# WHAT IS NEEDED:
Express as a JSON list of strings, one string per line and skipping blank lines, the part of the items that opens with the line containing "SDO/AIA 131 Å" and closes with the line containing "sigmoid: (220, 246)", both included; give only those lines.

━━━━━ DATASET CONTENT ━━━━━

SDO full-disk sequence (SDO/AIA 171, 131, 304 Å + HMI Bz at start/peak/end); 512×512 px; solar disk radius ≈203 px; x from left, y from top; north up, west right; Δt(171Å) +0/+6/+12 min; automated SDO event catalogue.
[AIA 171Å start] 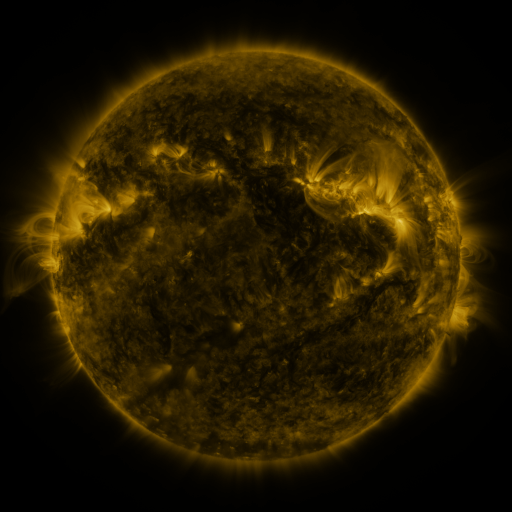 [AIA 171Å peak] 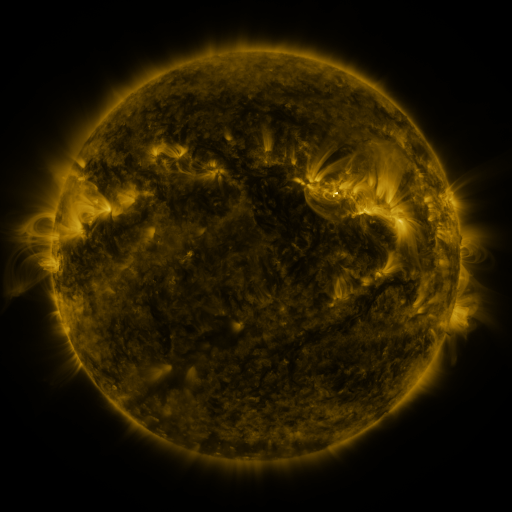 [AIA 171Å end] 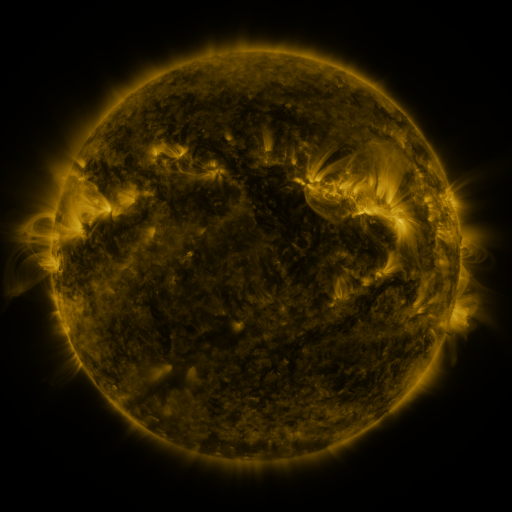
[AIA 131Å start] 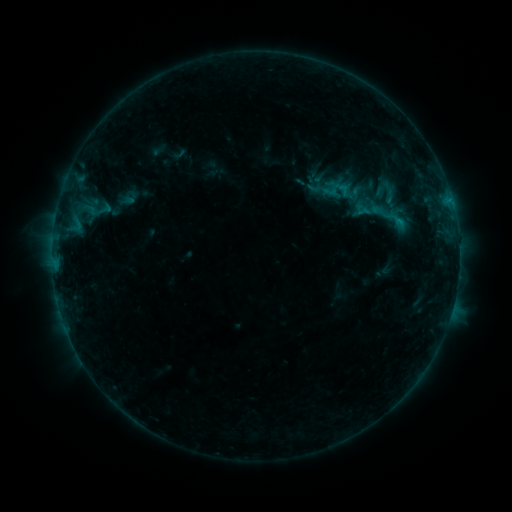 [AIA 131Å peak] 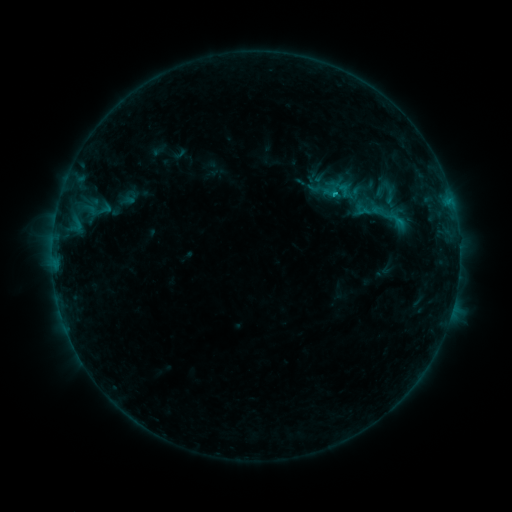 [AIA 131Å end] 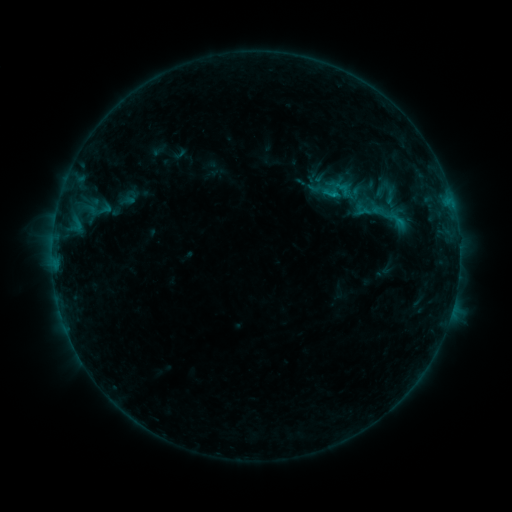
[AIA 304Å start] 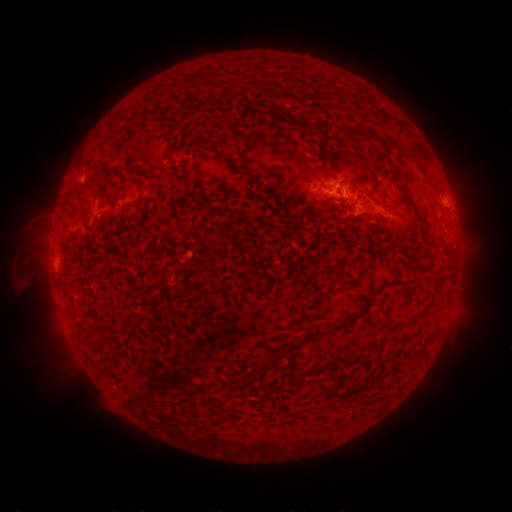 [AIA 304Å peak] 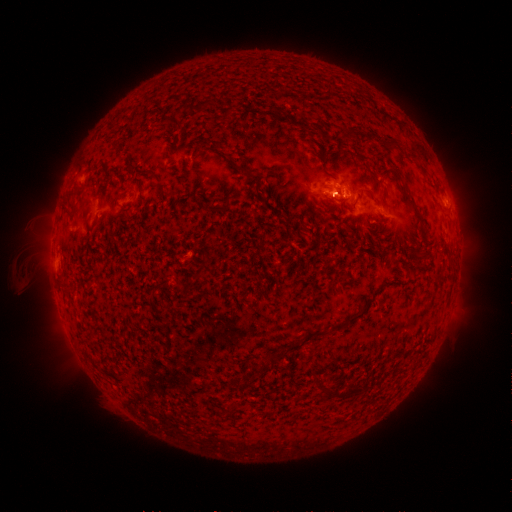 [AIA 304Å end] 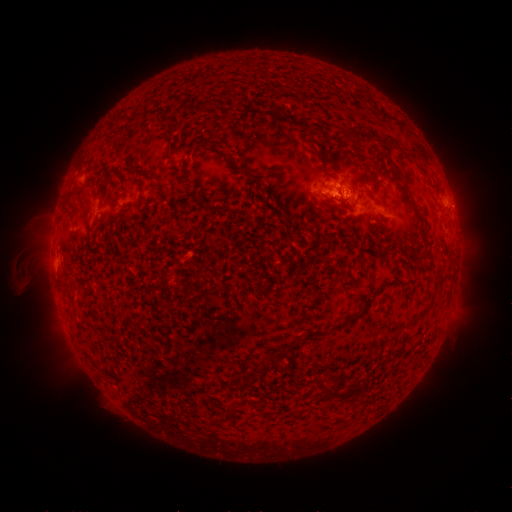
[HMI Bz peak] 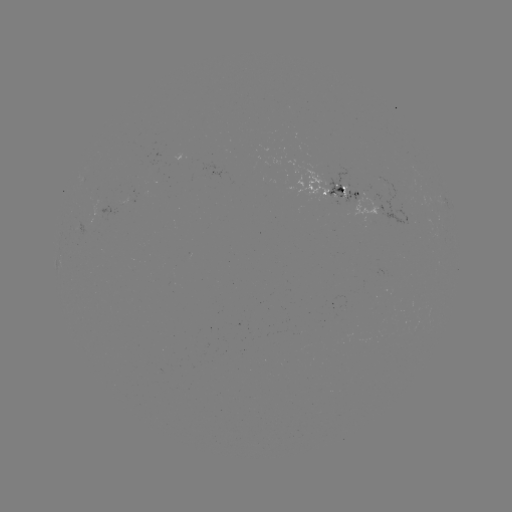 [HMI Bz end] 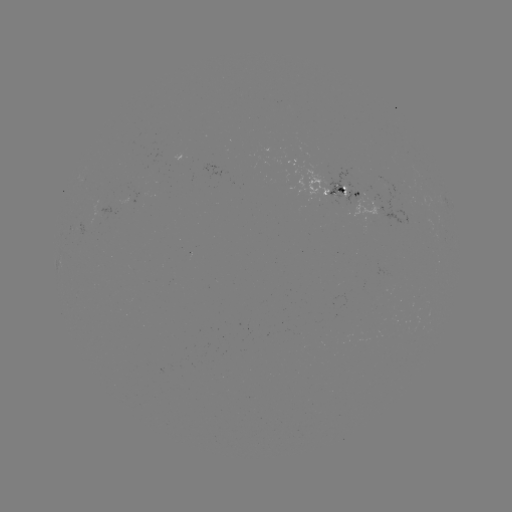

━━━━━
━━━━━ DATASET CONTENT ━━━━━

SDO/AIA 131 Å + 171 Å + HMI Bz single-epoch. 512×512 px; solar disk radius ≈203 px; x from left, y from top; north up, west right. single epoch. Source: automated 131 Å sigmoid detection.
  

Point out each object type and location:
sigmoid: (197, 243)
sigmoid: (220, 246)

━━━━━
━━━━━ DATASET CONTENT ━━━━━

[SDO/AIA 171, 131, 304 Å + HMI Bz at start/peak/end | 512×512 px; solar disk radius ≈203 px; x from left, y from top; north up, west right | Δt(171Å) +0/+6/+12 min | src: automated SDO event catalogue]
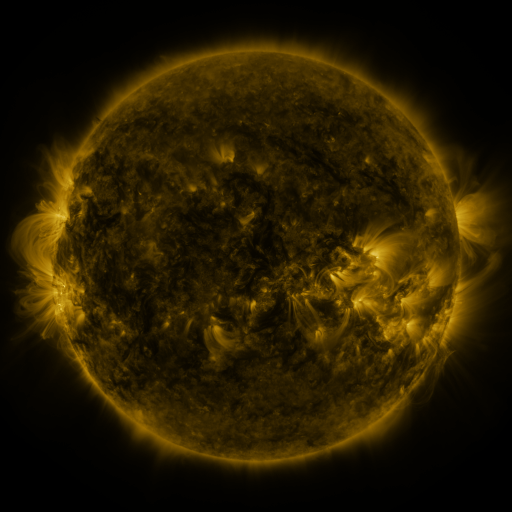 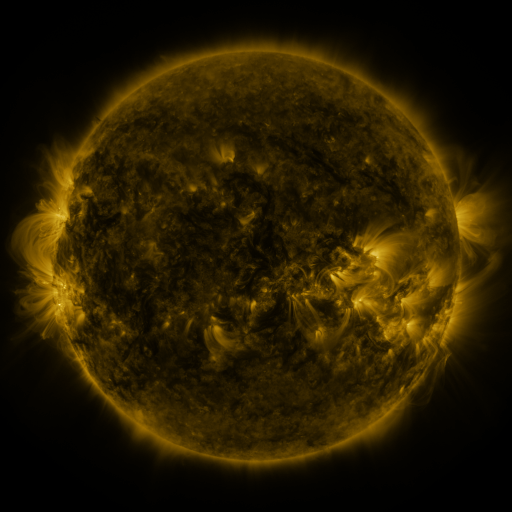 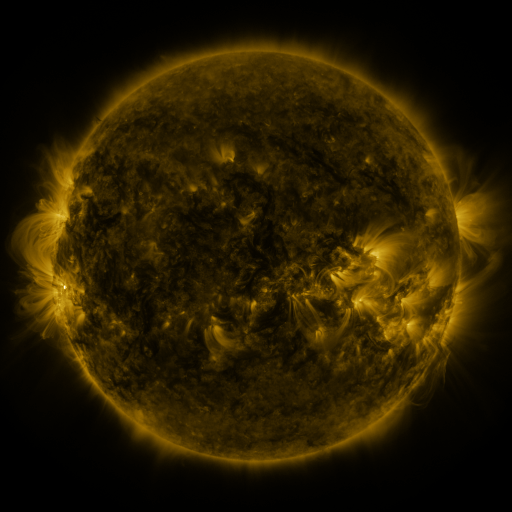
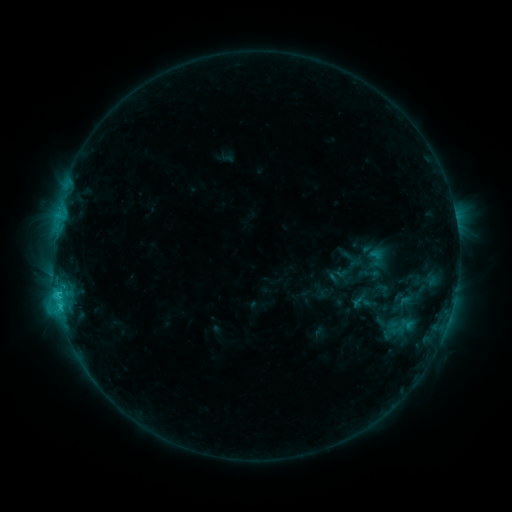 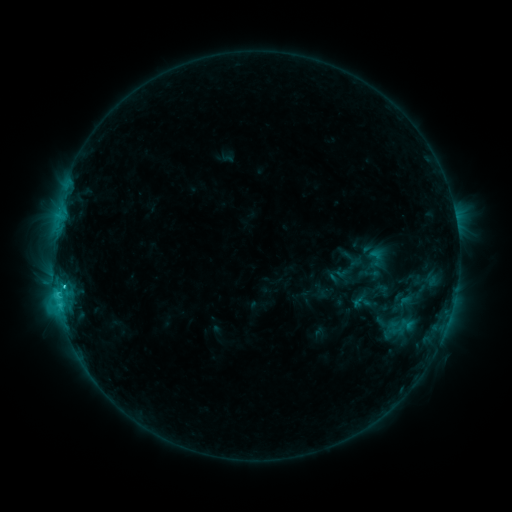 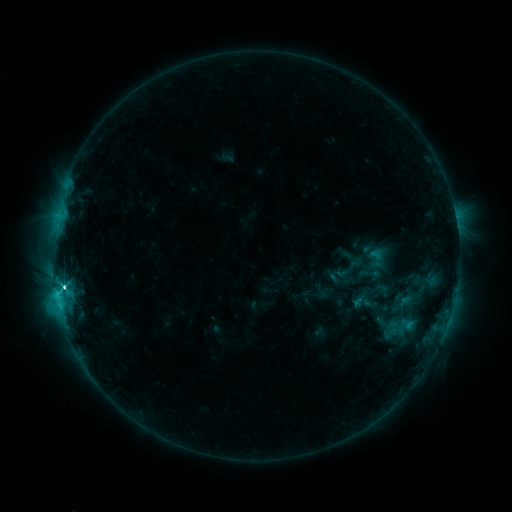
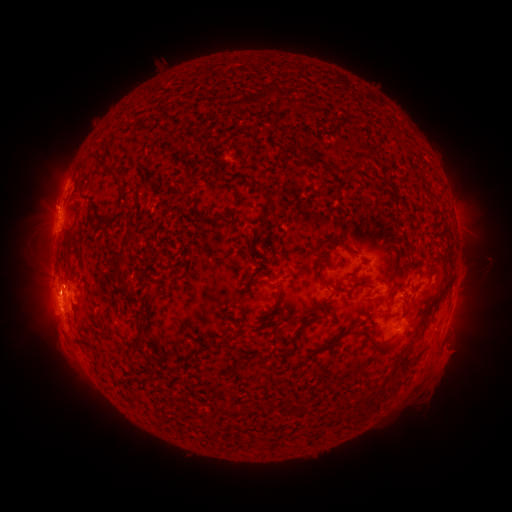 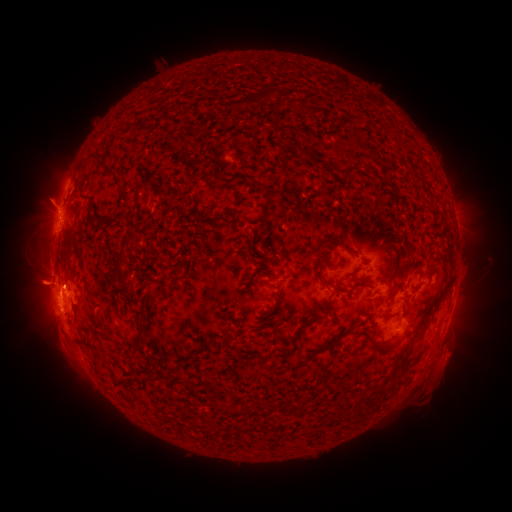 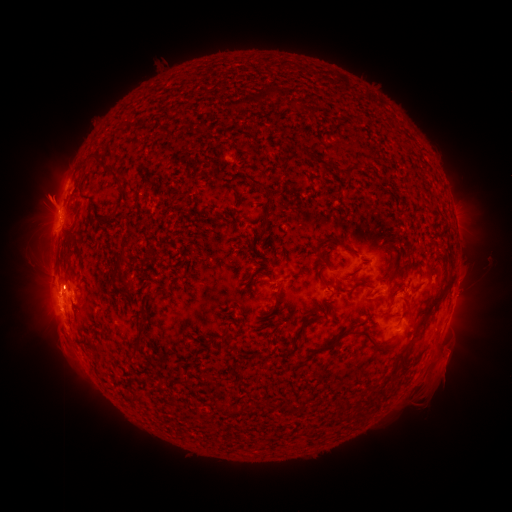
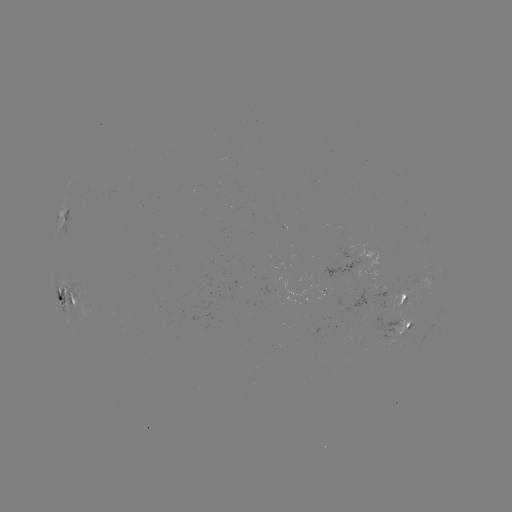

━━━━━

# REPLY:
[
  "SDO/AIA 131 Å + 171 Å + HMI Bz single-epoch. 512×512 px; solar disk radius ≈203 px; x from left, y from top; north up, west right. single epoch. Source: automated 131 Å sigmoid detection.",
  "Point out each object type and location:",
  "sigmoid: (197, 243)",
  "sigmoid: (220, 246)"
]